▶ BRANO SCELTO
>>>

Tra Elf, Black Sabbath, Rainbow e Dio arrivi a sfiorare i trenta album realizzati, e ancora vai avanti…dove trovi la voglia, le idee e le giuste motivazioni per continuare su questa strada?
“Ci sono motivazioni legate al mio amore per la musica ed altre molto più terra terra in questo mio ‘perseverare’, però penso che lo stimolo più importante sia senza dubbio la possibilità che mi viene offerta di portare la mia musica sul palco. Quando io ho iniziato a suonare l’ho fatto perchè potevo esibirmi dal vivo, ed ancora oggi la cosa che più amo è suonare per la gente, non importa quanta, l’importante è che ci sia un contatto vivo, diretto con chi mi sta di fronte. Poi è vero, mi piace la vita nella band, mi piace condividere le emozioni con chi mi sta intorno, mi piace cantare, mi piace il successo, ma questo è nulla rispetto a ciò che si prova una volta saliti sul palco. Basta questo per darti una spinta enorme ad andare avanti con una carica sempre maggiore”.
Forse troverai stupida questa domanda ma…pensi che Ronnie James Dio come cantante abbia ancora qualcosa da imparare, o pensi di avere ormai raggiunto da tempo il top?
“Non è affatto una domanda stupida, anzi, a volte me lo chiedo anche io…ma la risposta giunge sempre da una serie di considerazioni che faccio tra me e me. Credo che, a questo punto della mia carriera, abbia già raggiunto il massimo, ovviamente rimanendo in una dimensione puramente personale, perchè non ho mai amato i paragoni con gli altri cantanti. Ora come ora la mia voce è perfetta, calda, potente, ‘grande’, matura…come cantante credo oggi di essere al top. Ma attento, perchè questo non vuol dire ‘essere arrivato’. Le sfide per un cantante sono sempre tante da affrontare, e quella che mi trovo oggi davanti è molto difficile. Dopo essere arrivato al top, infatti, è indispensabile mantenere lo status acquisito, io esigo la perfezione dalla mia voce e dalla mia band, ogni notte, ogni concerto….ed il problema è che, per la mia impostazione mentale, non riusciamo mai ad essere perfetti. Quindi anche se oggi sono al top, devo ancora lavorare parecchio”.

<<<

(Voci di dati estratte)

>>>

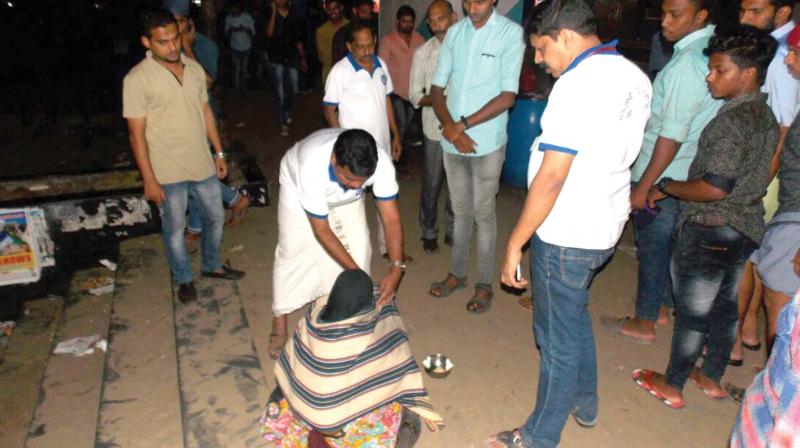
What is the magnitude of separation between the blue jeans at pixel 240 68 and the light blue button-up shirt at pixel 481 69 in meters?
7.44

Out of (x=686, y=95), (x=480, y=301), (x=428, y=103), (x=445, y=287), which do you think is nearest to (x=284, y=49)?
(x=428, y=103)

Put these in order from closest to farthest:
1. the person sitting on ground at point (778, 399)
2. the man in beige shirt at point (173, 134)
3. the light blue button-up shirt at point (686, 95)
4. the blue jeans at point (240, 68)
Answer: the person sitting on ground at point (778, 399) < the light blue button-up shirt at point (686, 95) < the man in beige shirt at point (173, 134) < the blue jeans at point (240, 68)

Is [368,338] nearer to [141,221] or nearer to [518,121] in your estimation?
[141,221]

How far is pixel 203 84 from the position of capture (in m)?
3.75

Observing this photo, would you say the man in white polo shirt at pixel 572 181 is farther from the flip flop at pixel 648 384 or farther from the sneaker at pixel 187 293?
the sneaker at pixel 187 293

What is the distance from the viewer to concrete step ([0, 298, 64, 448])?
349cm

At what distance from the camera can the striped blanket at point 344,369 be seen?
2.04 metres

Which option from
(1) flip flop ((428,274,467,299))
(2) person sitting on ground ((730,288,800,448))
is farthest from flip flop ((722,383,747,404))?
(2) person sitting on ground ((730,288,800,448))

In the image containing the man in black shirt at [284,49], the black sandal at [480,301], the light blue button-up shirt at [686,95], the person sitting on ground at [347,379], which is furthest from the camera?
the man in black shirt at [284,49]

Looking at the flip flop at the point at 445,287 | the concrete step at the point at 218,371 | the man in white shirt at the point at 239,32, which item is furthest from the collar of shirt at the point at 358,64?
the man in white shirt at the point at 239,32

<<<

▶ I TUOI COMPITI
- A) Riassumi l'intervista in due frasi.
- B) Riscrivi il passo dell'intervista che va da "Tra Elf, Black" giù fino a "su questa strada?", sostituendo "album" con "dischi".
- C) Nell'intervista, qual è la cosa che il cantante ama di più ancora oggi?

▶ RISPOSTE ATTESE
- A) Il cantante intervistato dice che lo stimolo più importante per continuare, dopo quasi trenta album, è poter portare la sua musica sul palco, con un contatto vivo e diretto con il pubblico. Pensa di aver raggiunto il top come cantante, ma deve ancora lavorare parecchio per mantenere quel livello, perché esige la perfezione dalla sua voce e dalla sua band.

- B)
Tra Elf, Black Sabbath, Rainbow e Dio arrivi a sfiorare i trenta dischi realizzati, e ancora vai avanti…dove trovi la voglia, le idee e le giuste motivazioni per continuare su questa strada?

- C) Suonare per la gente, con un contatto vivo e diretto con chi ha di fronte.